Collected data entries:
========
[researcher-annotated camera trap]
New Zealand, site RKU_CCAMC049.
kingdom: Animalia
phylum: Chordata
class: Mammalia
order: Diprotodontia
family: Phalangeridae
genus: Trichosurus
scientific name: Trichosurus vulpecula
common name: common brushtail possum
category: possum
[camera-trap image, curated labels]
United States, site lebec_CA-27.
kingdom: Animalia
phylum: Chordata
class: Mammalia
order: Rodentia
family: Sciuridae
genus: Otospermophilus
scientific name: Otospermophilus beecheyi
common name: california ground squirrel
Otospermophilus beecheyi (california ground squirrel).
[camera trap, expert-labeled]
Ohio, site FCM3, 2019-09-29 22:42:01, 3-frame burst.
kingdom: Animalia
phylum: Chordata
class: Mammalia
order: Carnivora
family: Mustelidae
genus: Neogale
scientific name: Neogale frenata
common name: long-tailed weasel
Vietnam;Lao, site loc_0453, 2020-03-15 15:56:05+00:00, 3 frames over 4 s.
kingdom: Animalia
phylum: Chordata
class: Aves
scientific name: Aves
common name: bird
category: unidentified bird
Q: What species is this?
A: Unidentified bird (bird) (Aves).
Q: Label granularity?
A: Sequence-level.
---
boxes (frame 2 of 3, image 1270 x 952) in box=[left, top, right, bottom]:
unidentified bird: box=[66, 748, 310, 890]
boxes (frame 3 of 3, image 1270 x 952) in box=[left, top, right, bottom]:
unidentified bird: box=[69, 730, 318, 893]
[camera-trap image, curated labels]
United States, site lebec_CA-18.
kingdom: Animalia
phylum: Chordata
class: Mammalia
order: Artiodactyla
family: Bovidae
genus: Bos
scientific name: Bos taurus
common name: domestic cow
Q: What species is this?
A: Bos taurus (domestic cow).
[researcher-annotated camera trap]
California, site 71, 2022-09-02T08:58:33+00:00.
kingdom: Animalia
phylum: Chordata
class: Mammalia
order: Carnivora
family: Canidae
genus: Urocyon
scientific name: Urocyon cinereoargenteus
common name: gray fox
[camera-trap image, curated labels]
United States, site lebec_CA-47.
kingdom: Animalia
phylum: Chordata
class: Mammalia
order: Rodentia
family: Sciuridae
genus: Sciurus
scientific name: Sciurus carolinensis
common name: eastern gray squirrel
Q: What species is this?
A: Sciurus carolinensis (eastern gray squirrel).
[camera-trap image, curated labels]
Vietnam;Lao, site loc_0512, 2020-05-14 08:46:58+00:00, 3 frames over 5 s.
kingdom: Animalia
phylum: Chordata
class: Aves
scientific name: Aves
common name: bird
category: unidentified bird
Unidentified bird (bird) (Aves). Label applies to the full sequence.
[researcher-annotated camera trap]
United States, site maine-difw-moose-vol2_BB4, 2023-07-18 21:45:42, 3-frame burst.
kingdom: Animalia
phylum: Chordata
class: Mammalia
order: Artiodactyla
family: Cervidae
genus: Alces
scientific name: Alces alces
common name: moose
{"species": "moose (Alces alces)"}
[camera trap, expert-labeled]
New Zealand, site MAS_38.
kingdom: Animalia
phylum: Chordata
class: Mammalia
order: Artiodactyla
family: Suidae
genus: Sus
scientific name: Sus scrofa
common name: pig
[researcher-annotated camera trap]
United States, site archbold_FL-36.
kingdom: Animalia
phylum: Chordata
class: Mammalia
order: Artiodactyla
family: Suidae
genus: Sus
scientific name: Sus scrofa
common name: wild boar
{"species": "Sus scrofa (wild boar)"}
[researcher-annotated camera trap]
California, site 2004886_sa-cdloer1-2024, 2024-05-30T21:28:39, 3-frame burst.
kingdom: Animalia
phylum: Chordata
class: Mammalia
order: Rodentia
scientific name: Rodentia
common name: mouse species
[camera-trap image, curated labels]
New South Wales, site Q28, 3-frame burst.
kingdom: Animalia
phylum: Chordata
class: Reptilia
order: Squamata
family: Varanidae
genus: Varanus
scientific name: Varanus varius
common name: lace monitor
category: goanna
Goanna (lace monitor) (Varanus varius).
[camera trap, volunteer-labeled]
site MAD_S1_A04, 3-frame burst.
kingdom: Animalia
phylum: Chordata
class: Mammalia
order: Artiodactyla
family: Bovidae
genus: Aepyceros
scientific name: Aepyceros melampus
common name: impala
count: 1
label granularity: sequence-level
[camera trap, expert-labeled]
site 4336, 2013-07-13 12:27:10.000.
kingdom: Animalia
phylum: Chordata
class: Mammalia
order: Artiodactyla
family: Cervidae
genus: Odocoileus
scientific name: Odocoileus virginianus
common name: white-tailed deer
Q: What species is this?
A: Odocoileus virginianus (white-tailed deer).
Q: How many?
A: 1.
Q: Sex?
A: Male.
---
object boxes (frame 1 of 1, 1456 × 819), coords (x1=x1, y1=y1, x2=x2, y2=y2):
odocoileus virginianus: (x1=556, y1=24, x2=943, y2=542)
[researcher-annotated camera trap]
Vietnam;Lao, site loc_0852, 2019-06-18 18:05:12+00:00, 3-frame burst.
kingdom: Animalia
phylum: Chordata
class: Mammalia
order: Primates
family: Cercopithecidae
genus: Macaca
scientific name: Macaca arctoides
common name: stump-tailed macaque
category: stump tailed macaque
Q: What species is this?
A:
========
# [DESCRIPTION OF THE TASK]
When you reach the line that contains "genus: Neogale", stop; output it and every line before it from the start of the data, exactly as written.

# [RESPONSE AREA]
[researcher-annotated camera trap]
New Zealand, site RKU_CCAMC049.
kingdom: Animalia
phylum: Chordata
class: Mammalia
order: Diprotodontia
family: Phalangeridae
genus: Trichosurus
scientific name: Trichosurus vulpecula
common name: common brushtail possum
category: possum
[camera-trap image, curated labels]
United States, site lebec_CA-27.
kingdom: Animalia
phylum: Chordata
class: Mammalia
order: Rodentia
family: Sciuridae
genus: Otospermophilus
scientific name: Otospermophilus beecheyi
common name: california ground squirrel
Otospermophilus beecheyi (california ground squirrel).
[camera trap, expert-labeled]
Ohio, site FCM3, 2019-09-29 22:42:01, 3-frame burst.
kingdom: Animalia
phylum: Chordata
class: Mammalia
order: Carnivora
family: Mustelidae
genus: Neogale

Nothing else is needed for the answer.